══ Text shown
EDS welcomes the release of Te koiroa o te koiroa – Our shared vision for living with nature, a discussion document seeking feedback on New Zealand’s Biodiversity Strategy for 2020 -2030. The strategy will give effect to New Zealand’s international obligations under the Convention on Biological Diversity.
“Environment Aotearoa 2019 painted a sad story of the state of biodiversity in New Zealand,” said EDS CEO Gary Taylor.
“Almost two thirds of New Zealand’s naturally rare and uncommon ecosystems are threatened. Given our high proportion of endemic species, we need to ensure the strategy for the next decade will turn those statistics around.
“The discussion document focuses helpfully on 5 so-called “shifts”. The first: ‘getting the system right’ establishes a good foundation for the strategy – it sets out roles and responsibilities of all those involved. Biodiversity priorities will be set out at a national level, with support from regional and local level planning.
════
══ Listed entries
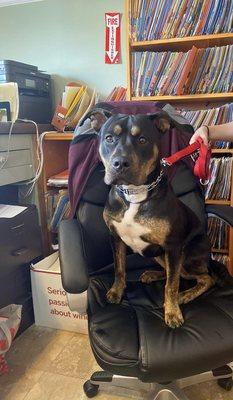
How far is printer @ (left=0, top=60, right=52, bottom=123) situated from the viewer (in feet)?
6.18

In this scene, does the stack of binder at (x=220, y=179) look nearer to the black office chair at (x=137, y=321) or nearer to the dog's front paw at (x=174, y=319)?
the black office chair at (x=137, y=321)

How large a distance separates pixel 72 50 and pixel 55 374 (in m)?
2.06

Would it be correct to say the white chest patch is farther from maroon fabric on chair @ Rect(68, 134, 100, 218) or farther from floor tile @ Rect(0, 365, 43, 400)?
floor tile @ Rect(0, 365, 43, 400)

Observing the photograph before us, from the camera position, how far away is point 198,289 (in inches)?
45.4

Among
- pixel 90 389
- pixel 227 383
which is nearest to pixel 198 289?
pixel 227 383

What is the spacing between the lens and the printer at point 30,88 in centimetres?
188

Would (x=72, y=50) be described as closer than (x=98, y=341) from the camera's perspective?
No

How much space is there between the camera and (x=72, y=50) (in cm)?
231

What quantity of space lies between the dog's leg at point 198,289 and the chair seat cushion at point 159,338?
2cm

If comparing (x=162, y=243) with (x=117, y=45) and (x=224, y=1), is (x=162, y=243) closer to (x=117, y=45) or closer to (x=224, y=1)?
(x=224, y=1)

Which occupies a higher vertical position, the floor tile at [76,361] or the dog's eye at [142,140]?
the dog's eye at [142,140]

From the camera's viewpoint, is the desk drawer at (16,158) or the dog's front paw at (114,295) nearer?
the dog's front paw at (114,295)

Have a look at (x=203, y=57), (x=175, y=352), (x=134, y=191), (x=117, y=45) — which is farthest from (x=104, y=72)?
(x=175, y=352)

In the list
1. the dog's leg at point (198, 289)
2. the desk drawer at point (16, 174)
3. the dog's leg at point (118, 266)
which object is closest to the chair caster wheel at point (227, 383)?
the dog's leg at point (198, 289)
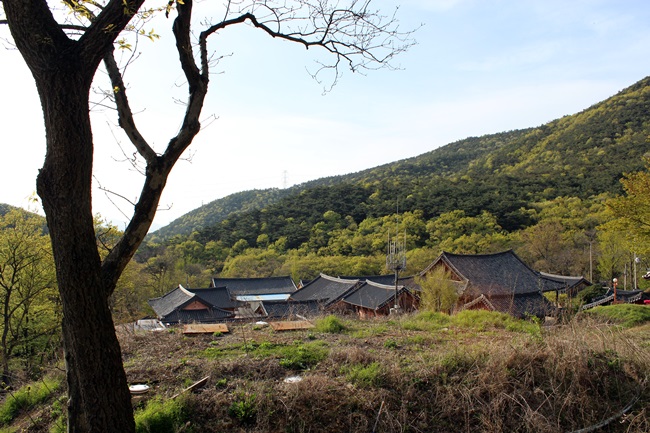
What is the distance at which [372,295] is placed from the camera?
2008 cm

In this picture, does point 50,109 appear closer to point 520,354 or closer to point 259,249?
point 520,354

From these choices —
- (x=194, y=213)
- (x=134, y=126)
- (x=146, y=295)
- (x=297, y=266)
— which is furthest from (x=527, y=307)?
(x=194, y=213)

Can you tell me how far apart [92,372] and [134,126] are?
5.16ft

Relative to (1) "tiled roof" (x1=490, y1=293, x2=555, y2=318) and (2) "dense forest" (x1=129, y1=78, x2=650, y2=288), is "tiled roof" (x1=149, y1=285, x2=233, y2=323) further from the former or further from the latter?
(1) "tiled roof" (x1=490, y1=293, x2=555, y2=318)

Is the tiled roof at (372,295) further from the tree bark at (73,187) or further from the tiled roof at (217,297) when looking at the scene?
the tree bark at (73,187)

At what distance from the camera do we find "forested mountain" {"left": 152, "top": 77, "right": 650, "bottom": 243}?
38.5 m

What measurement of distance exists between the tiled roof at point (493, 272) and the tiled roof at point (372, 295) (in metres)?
1.76

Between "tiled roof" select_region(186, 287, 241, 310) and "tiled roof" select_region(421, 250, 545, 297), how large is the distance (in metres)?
11.3

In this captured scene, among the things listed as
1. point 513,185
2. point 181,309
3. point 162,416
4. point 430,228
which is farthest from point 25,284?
point 513,185

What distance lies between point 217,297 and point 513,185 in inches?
1163

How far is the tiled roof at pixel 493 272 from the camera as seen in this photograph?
717 inches

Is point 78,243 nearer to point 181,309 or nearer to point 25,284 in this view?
point 25,284

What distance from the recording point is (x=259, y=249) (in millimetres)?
38125

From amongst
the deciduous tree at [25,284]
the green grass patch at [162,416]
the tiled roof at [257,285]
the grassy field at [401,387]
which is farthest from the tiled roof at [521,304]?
the tiled roof at [257,285]
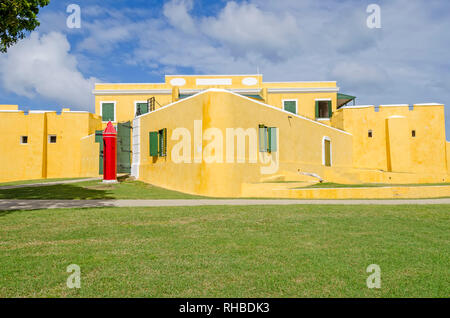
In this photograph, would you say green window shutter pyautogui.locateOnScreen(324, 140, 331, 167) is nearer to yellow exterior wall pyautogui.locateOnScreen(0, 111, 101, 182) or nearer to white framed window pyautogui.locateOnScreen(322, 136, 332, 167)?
white framed window pyautogui.locateOnScreen(322, 136, 332, 167)

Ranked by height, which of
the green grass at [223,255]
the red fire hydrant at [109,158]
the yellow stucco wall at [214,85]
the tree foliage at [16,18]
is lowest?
the green grass at [223,255]

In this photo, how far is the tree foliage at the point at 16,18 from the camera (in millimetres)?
9328

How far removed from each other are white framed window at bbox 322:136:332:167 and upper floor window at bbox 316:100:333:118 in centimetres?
671

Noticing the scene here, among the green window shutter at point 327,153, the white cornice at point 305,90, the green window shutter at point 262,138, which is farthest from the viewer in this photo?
the white cornice at point 305,90

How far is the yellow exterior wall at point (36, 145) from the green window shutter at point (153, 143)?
381 inches

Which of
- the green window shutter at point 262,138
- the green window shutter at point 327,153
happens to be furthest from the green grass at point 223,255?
the green window shutter at point 327,153

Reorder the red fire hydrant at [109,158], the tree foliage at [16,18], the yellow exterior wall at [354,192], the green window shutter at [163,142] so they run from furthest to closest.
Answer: the red fire hydrant at [109,158]
the green window shutter at [163,142]
the yellow exterior wall at [354,192]
the tree foliage at [16,18]

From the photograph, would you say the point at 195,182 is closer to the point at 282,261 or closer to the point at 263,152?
the point at 263,152

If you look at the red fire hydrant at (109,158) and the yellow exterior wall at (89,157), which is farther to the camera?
the yellow exterior wall at (89,157)

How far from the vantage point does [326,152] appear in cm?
2164

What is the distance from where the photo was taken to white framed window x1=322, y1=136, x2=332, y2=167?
21.2 m

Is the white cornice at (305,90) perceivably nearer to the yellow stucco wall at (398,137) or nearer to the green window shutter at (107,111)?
the yellow stucco wall at (398,137)

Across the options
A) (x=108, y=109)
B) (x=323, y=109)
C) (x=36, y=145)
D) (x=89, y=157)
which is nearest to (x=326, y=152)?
(x=323, y=109)

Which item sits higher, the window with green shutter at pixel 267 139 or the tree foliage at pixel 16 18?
the tree foliage at pixel 16 18
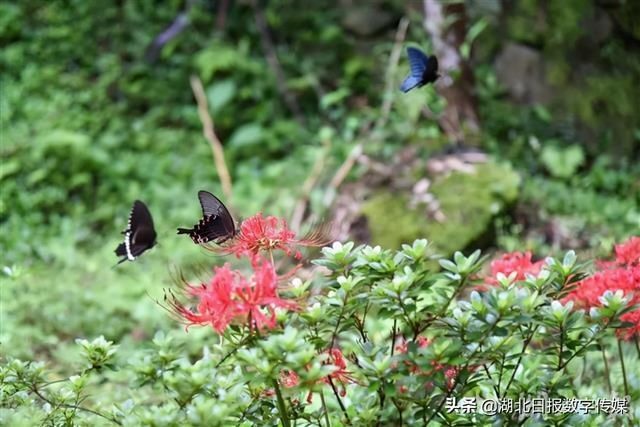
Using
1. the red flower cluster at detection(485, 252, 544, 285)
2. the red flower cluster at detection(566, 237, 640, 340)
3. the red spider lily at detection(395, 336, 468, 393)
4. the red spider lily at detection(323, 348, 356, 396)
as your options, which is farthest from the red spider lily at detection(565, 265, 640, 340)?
the red spider lily at detection(323, 348, 356, 396)

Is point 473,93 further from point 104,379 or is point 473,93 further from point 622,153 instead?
point 104,379

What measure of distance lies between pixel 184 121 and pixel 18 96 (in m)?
1.47

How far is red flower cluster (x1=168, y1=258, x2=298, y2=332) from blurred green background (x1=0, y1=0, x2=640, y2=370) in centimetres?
203

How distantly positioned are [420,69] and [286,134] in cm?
351

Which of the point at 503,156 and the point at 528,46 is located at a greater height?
the point at 528,46

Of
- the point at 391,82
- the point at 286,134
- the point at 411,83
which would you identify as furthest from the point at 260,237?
the point at 286,134

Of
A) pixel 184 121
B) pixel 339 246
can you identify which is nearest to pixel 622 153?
pixel 184 121

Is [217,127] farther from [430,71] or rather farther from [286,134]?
[430,71]

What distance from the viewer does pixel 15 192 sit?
16.4ft

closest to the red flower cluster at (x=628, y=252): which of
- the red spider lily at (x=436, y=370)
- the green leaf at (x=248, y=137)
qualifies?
the red spider lily at (x=436, y=370)

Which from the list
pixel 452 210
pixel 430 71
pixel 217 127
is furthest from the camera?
pixel 217 127

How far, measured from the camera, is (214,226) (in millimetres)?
1676

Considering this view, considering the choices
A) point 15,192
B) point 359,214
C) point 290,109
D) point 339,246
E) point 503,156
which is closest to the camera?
point 339,246

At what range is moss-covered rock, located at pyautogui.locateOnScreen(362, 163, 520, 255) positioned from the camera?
4.12 m
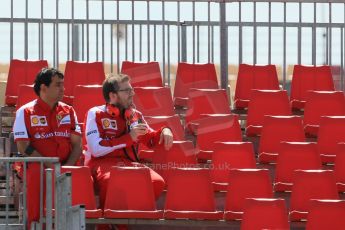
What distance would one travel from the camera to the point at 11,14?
1684cm

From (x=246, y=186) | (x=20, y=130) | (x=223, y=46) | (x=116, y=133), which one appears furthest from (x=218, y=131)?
A: (x=223, y=46)

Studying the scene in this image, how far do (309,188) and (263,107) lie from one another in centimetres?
185

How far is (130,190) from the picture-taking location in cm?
1321

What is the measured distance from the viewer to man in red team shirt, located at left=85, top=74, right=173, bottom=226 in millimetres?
13570

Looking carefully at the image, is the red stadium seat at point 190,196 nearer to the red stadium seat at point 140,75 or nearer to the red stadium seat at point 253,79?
the red stadium seat at point 253,79

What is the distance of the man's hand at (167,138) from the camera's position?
1362 cm

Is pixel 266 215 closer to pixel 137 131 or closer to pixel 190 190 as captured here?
pixel 190 190

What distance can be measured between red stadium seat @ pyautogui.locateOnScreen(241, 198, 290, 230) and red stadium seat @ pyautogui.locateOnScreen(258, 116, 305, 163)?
5.71 feet

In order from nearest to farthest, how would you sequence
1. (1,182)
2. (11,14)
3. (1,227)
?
1. (1,227)
2. (1,182)
3. (11,14)

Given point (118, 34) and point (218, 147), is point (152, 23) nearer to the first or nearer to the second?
point (118, 34)

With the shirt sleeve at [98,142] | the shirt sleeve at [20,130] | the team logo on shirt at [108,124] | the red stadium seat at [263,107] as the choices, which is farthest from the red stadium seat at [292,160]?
the shirt sleeve at [20,130]

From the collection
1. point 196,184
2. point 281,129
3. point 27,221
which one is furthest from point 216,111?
point 27,221

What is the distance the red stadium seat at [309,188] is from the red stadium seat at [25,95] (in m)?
2.64

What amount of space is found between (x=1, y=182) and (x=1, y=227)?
0.94m
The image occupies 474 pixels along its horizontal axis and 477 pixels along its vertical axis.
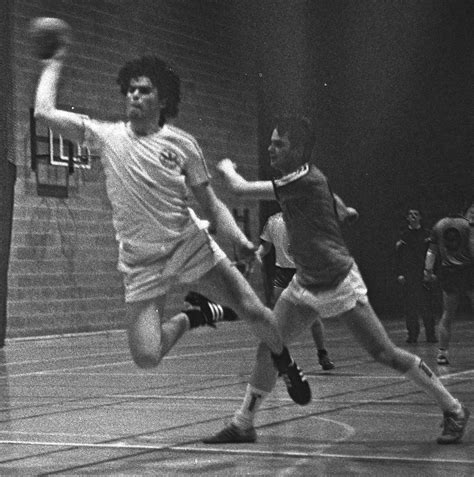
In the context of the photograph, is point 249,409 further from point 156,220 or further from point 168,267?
point 156,220

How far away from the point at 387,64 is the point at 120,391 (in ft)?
62.8

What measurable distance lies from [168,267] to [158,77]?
1198 millimetres

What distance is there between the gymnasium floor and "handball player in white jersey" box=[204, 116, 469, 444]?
0.80 feet

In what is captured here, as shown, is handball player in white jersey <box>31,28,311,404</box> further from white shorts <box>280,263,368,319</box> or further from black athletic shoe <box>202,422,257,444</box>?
black athletic shoe <box>202,422,257,444</box>

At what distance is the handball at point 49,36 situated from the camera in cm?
725

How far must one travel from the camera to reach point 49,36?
727 centimetres

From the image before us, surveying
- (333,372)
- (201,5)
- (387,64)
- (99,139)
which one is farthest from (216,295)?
(387,64)

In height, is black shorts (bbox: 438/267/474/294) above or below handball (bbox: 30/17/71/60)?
below

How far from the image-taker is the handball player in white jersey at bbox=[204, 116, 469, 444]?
7238mm

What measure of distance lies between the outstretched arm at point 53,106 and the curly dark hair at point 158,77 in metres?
0.41

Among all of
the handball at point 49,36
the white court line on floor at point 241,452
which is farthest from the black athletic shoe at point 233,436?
the handball at point 49,36

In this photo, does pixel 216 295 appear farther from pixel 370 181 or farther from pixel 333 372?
pixel 370 181

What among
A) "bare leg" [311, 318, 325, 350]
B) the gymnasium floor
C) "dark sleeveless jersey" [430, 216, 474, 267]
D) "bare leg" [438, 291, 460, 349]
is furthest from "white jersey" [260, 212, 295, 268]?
"dark sleeveless jersey" [430, 216, 474, 267]

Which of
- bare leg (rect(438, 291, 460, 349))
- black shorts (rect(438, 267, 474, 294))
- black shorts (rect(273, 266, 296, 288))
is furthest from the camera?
black shorts (rect(438, 267, 474, 294))
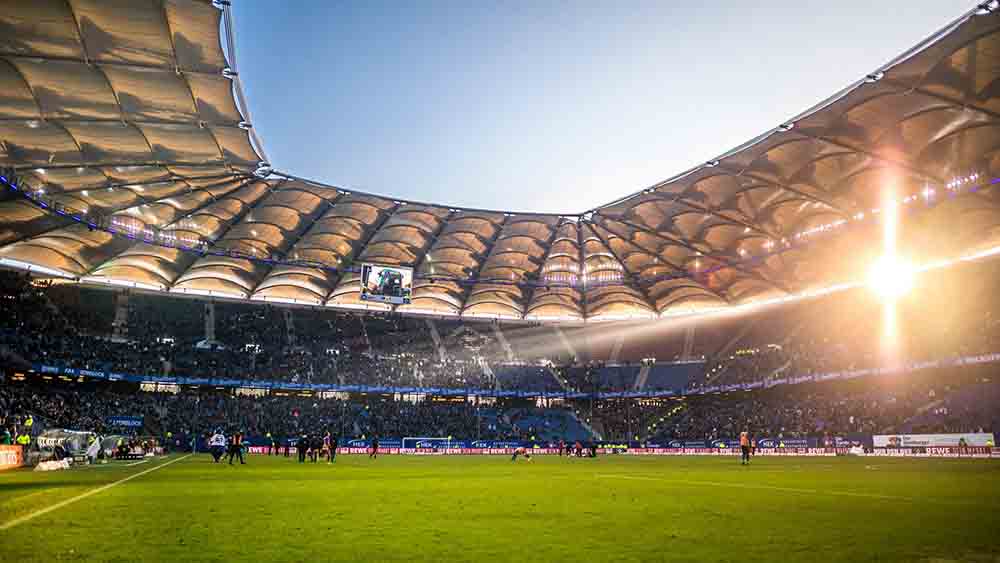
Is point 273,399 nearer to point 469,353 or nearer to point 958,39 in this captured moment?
point 469,353

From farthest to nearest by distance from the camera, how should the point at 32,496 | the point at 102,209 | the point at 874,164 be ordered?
the point at 102,209
the point at 874,164
the point at 32,496

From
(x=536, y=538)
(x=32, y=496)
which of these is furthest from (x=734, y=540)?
(x=32, y=496)

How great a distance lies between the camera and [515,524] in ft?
28.1

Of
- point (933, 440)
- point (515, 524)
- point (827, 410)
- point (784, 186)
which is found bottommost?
point (933, 440)

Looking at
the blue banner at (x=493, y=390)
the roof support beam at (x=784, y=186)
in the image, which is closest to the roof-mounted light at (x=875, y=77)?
the roof support beam at (x=784, y=186)

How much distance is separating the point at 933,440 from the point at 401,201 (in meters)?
35.0

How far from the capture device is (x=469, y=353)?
75.1 m

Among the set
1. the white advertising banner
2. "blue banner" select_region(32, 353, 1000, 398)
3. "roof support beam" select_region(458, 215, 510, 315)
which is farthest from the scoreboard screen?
the white advertising banner

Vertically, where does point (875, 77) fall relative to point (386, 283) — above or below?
above

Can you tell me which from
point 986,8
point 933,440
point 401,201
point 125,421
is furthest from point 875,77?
point 125,421

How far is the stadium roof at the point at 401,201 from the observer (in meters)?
27.2

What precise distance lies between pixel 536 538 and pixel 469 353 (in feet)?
223

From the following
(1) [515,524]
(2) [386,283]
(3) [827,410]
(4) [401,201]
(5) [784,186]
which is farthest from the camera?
(3) [827,410]

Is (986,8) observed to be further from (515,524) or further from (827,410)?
(827,410)
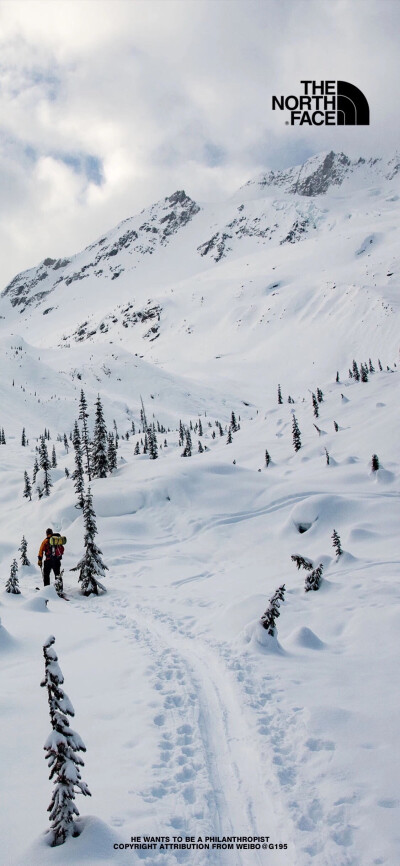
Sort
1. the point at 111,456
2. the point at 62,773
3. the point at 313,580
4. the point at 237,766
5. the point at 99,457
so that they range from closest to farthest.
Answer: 1. the point at 62,773
2. the point at 237,766
3. the point at 313,580
4. the point at 99,457
5. the point at 111,456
════
* _What you need to do_: Reproduce the passage of the biodiversity strategy text above, everything from "EDS welcomes the" down to "CEO Gary Taylor.".

* _Response area_:
EDS welcomes the release of Te koiroa o te koiroa – Our shared vision for living with nature, a discussion document seeking feedback on New Zealand’s Biodiversity Strategy for 2020 -2030. The strategy will give effect to New Zealand’s international obligations under the Convention on Biological Diversity.
“Environment Aotearoa 2019 painted a sad story of the state of biodiversity in New Zealand,” said EDS CEO Gary Taylor.